Le renouvellement de l’assurance habitation est un moment discret : un courrier ou un e-mail, une prime actualisée, parfois une hausse expliquée par l’évolution du portefeuille ou des sinistres climatiques. Beaucoup de foyers paient sans rouvrir le dossier. Pourtant, entre deux échéances, votre vie change — déménagement, naissance, travaux, mise en location d’une chambre — et le contrat, lui, vieillit parfois sans avenant. Décider de renouveler ou de changer, en 2026 comme avant, repose sur une grille simple : le contrat actuel reflète-t-il encore votre risque réel, et une alternative offre-t-elle un meilleur équilibre prime–garanties–franchises ?

Changer n’est pas « trahir » son assureur historique : c’est exercer un droit encadré par le Code des assurances, à condition de respecter les formalités de résiliation et la continuité de couverture, surtout pour un locataire soumis à l’obligation d’assurance.

Lire l’avis de renouvellement avec un œil neuf

Extrayez la nouvelle prime, mais aussi les mentions de modification des conditions générales ou particulières. Les assureurs peuvent adapter les franchises, retirer une option valeur à neuf ou revoir les plafonds moyennant information préalable. Comparez le document de l’an passé à celui de cette année : une hausse de 8 % de prime avec une franchise dégât des eaux passée de 150 € à 400 € peut coûter plus cher qu’un changement vers un contrat légèrement plus onéreux mais plus protecteur.

  • Capital mobilier — toujours suffisant après achats récents ?
  • Options souscrites — dépendances, objets de valeur, protection juridique.
  • Sinistres déclarés — impact sur bonus/malus ou surprime éventuelle.
  • Adresse du risque — mise à jour si déménagement oublié en cours d’année.

Quand renouveler sans changer

Rester peut se justifier : relation de confiance après un sinistre bien géré, garanties difficiles à retrouver ailleurs (antecedents de sinistres, logement atypique), ou simple gain de temps si l’écart de prix avec le marché reste faible. Le renouvellement tacite vous évite aussi les périodes de carence liées à une nouvelle souscription, lorsque certaines garanties ne s’appliquent qu’après quelques jours ou semaines. Si vous renouvelez, vérifiez que vos déclarations sont à jour ; une déclaration tardive d’aggravation du risque peut être exigée même sans changement d’assureur.

Quand changer d’assureur

Un écart durable de prime ne doit pas être le seul critère. Changez surtout si vous identifiez des failles : exclusion télétravail non compatible avec votre activité, franchise tempête disproportionnée, absence de couverture pour la résidence secondaire que vous occupez davantage. Anticipez : demander des devis six à huit semaines avant l’échéance laisse le temps de résilier et de souscrire sans chevauchement dangereux ni trou de couverture.

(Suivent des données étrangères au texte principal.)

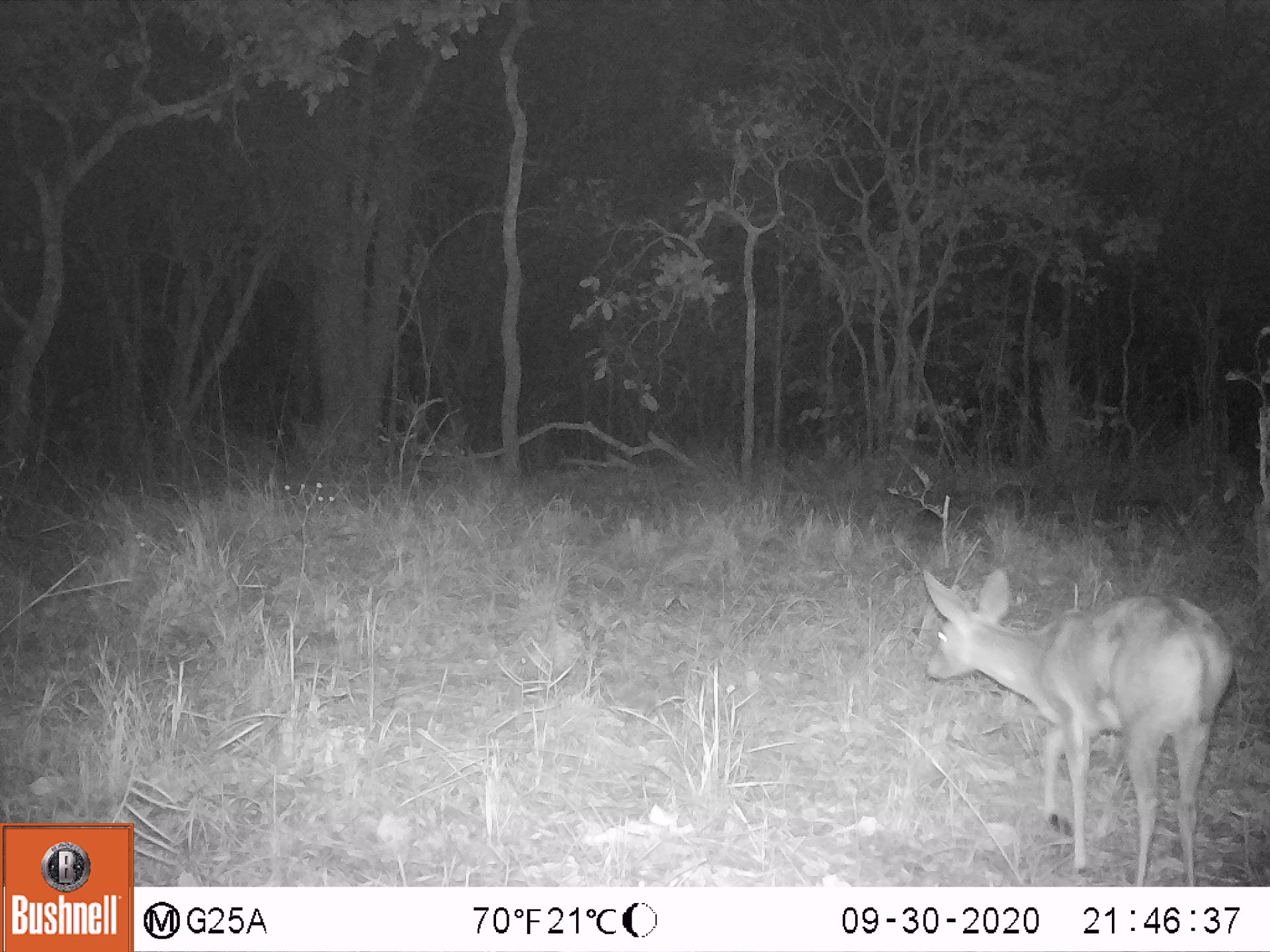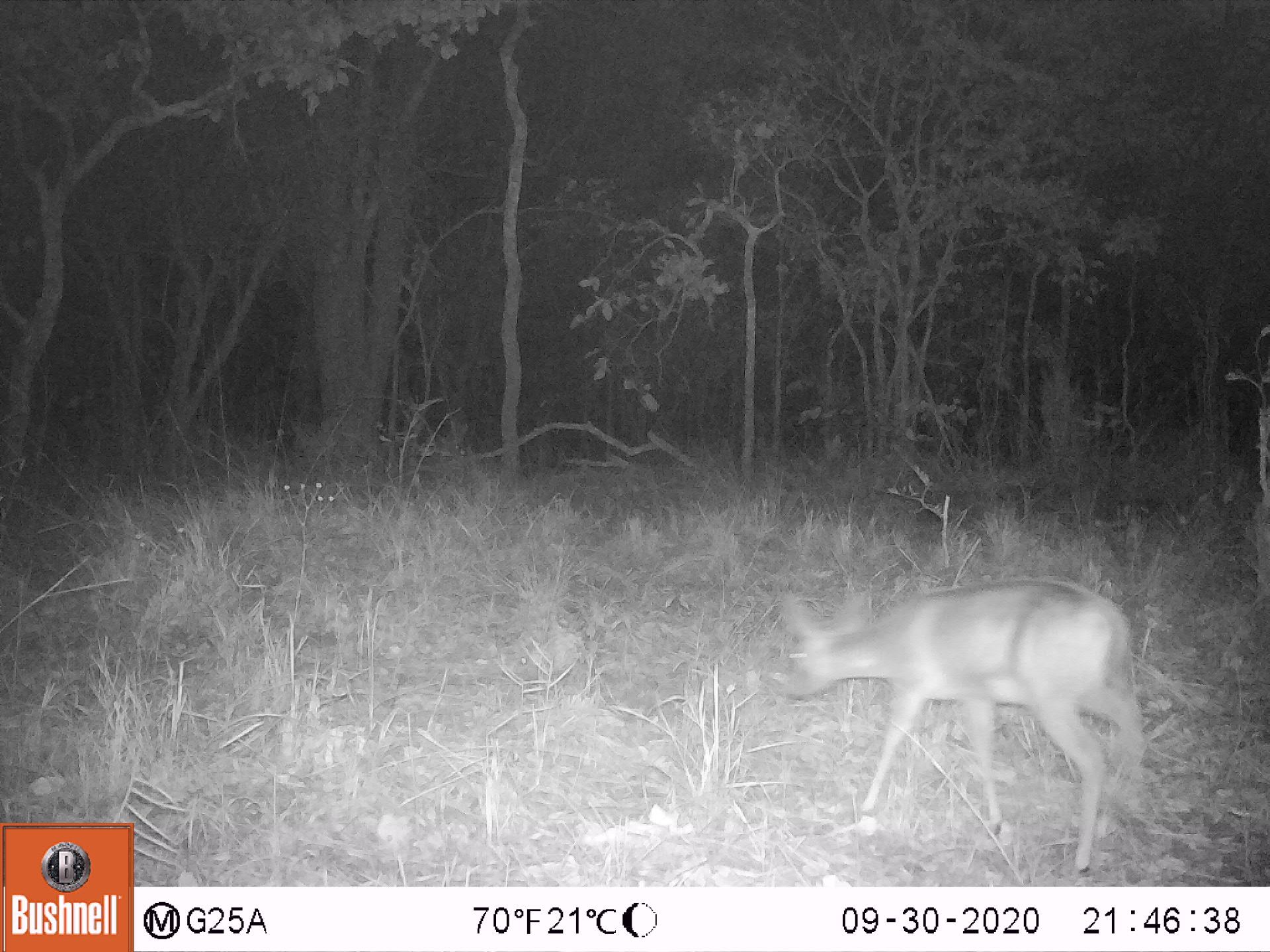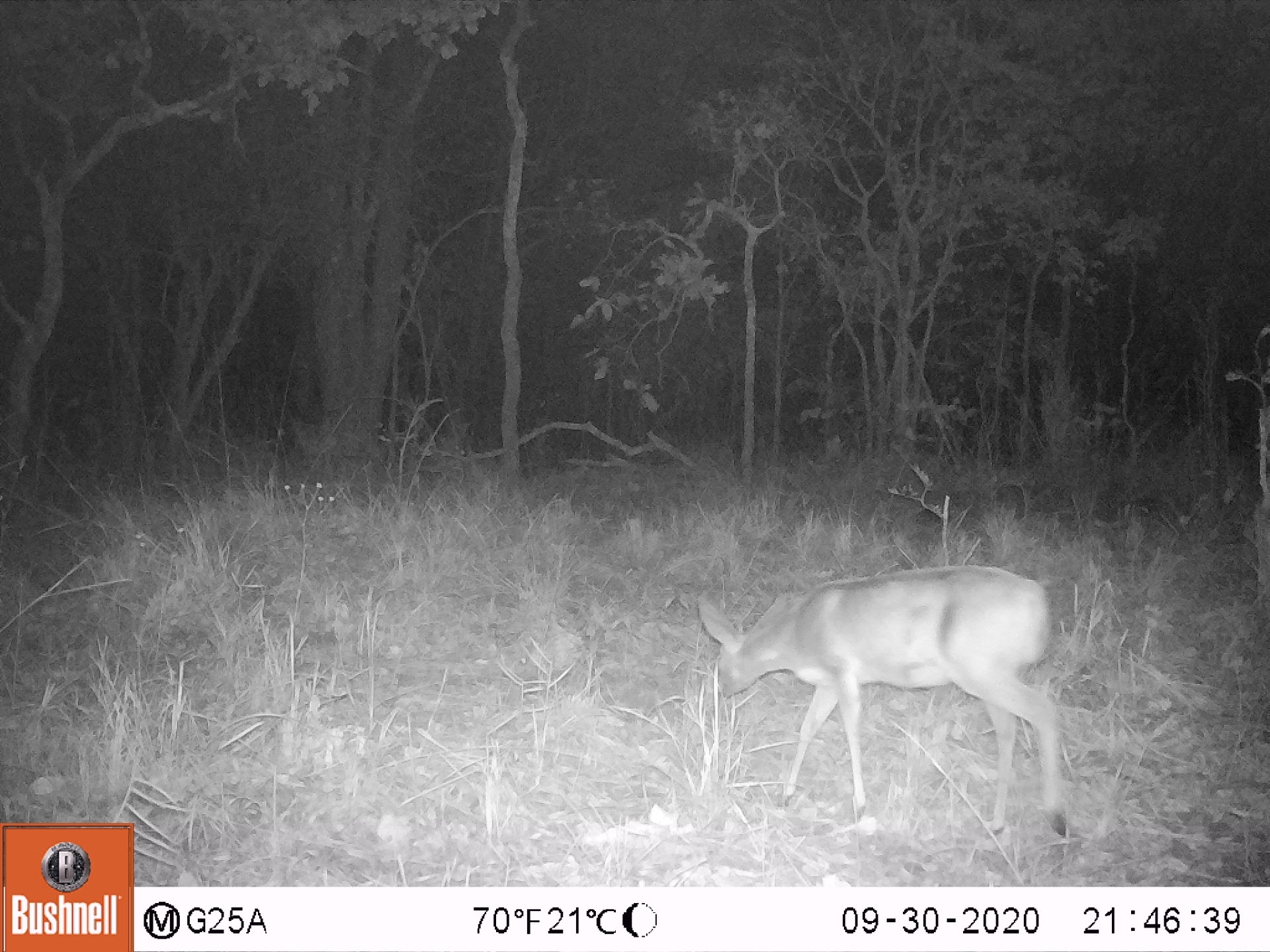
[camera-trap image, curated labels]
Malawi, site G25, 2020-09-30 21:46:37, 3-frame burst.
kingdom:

Chronologie type (contrat annuel) :

MomentAction
J–60 à J–30Comparer garanties, demander devis
Avant échéanceEnvoyer résiliation (si changement)
Date d’effet nouvelle policeAligner sur fin ancien contrat

Résiliation et continuité pour les locataires

La loi Hamon et la loi Chatel ont encadré la résiliation à l’échéance et, dans certains cas, en cours de contrat après un an. Pour un locataire, l’attestation d’assurance doit couvrir les risques locatifs sans interruption ; le bailleur peut exiger une preuve à jour. Lors d’un changement, obtenez l’attestation du nouvel assureur avant la date de fin de l’ancien contrat. En cas de vente ou de départ du logement, d’autres motifs de résiliation s’appliquent : informez-vous sur votre situation précise plutôt que de résilier « au feeling ».

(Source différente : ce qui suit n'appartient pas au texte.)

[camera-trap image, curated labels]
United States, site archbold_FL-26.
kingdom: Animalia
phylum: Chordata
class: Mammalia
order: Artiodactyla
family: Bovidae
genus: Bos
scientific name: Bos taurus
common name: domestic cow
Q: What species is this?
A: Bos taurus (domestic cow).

Renouveler par inertia coûte parfois moins visiblement qu’une mauvaise indemnisation unique : le bon moment pour comparer, c’est avant la date limite de résiliation, pas après le sinistre.

Après le choix : formaliser

Que vous restiez ou partiez, archivez la décision : courrier de résiliation avec accusé de réception, confirmation de souscription, mise à jour des bénéficiaires et des capitaux. Prévenez votre banque si le contrat était lié à un prêt ou à une offre groupée. Un renouvellement actif — même chez le même assureur — passe par la mise à jour consciente de vos garanties, pas par le paiement automatique d’un prélèvement sans relecture.